**TASK PROMPT:**
Every line from the one bearing "cheap -Women's T" through the last line of the records below is to be output exactly, and no other line; leave out the pictures.
- - -
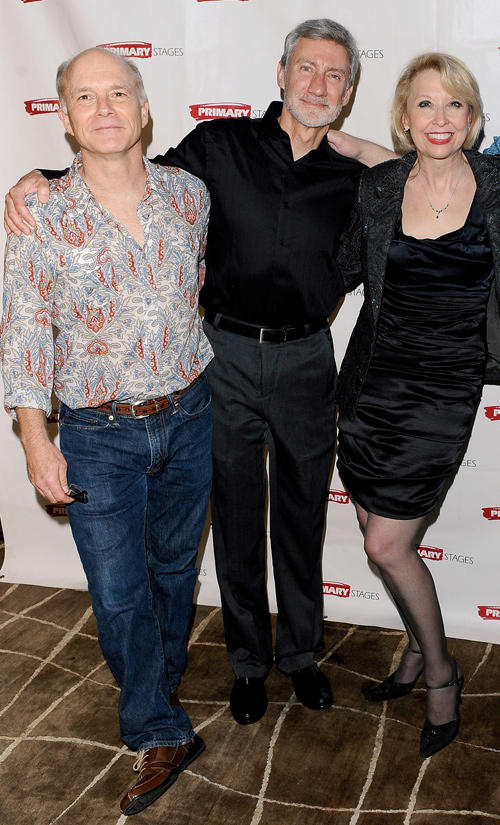 Dan Butler, David Garrison and Julie Halston at the after party of the opening night of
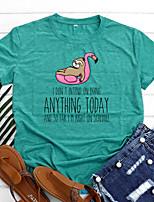 cheap -Women's T shirt Graphic Letter Animal Print Round Neck Basic Vintage Tops Regular Fit Blue Blushing Pink Wine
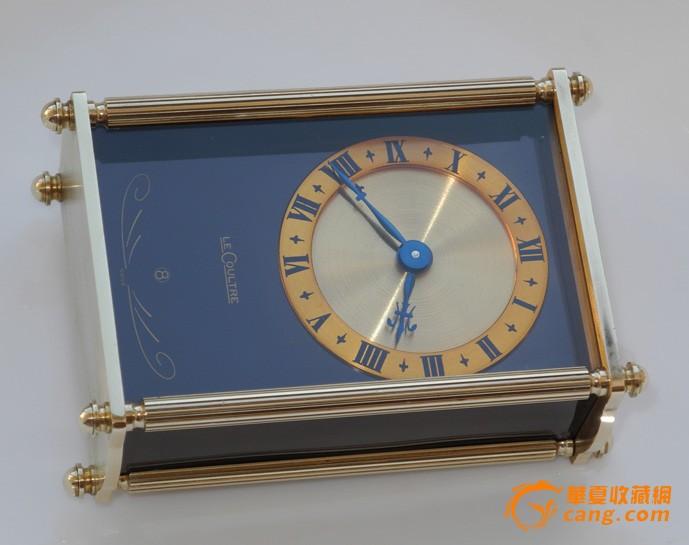 机械闹钟内部结构素描图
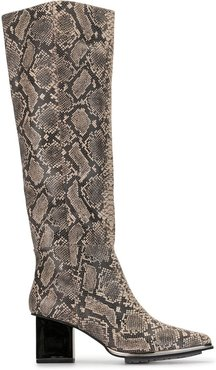 Vega knee-high boots - Brown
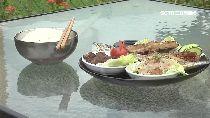 普渡三牲餐1800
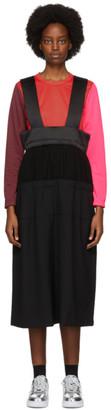 Comme des Garcons Black Suspender Midi Skirt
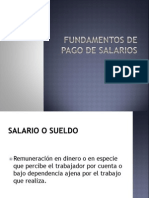 3. Fundamentos de Pago de Salarios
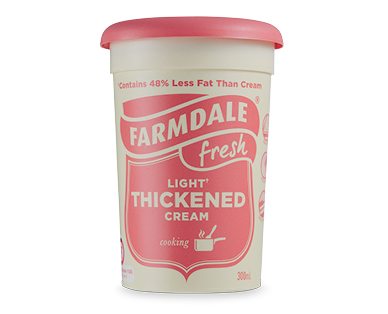 Farmdale Thickened Light Cream 300ml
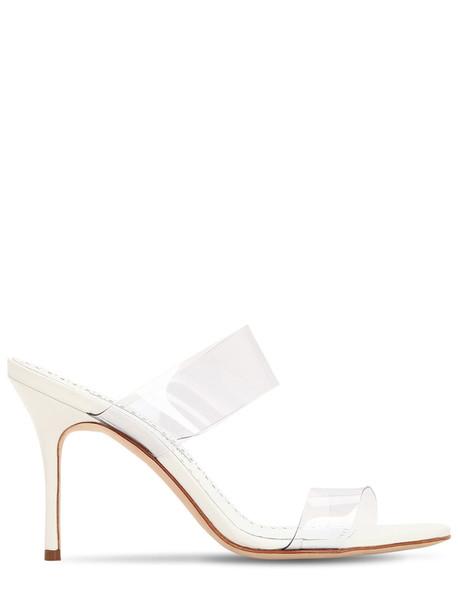MANOLO BLAHNIK 90mm Scolto Pvc Sandals in white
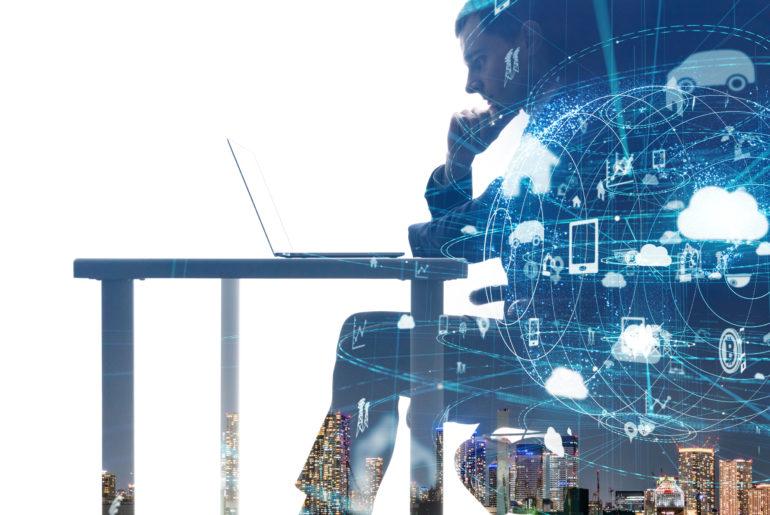 Ataque de brecha y simulación: una herramienta fundamental para probar la eficacia de los controles de seguridad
- - -
**OUTPUT OF THE EXERCISE:**
 cheap -Women's T shirt Graphic Letter Animal Print Round Neck Basic Vintage Tops Regular Fit Blue Blushing Pink Wine
 机械闹钟内部结构素描图
 Vega knee-high boots - Brown
 普渡三牲餐1800
 Comme des Garcons Black Suspender Midi Skirt
 3. Fundamentos de Pago de Salarios
 Farmdale Thickened Light Cream 300ml
MANOLO BLAHNIK 90mm Scolto Pvc Sandals in white
 Ataque de brecha y simulación: una herramienta fundamental para probar la eficacia de los controles de seguridad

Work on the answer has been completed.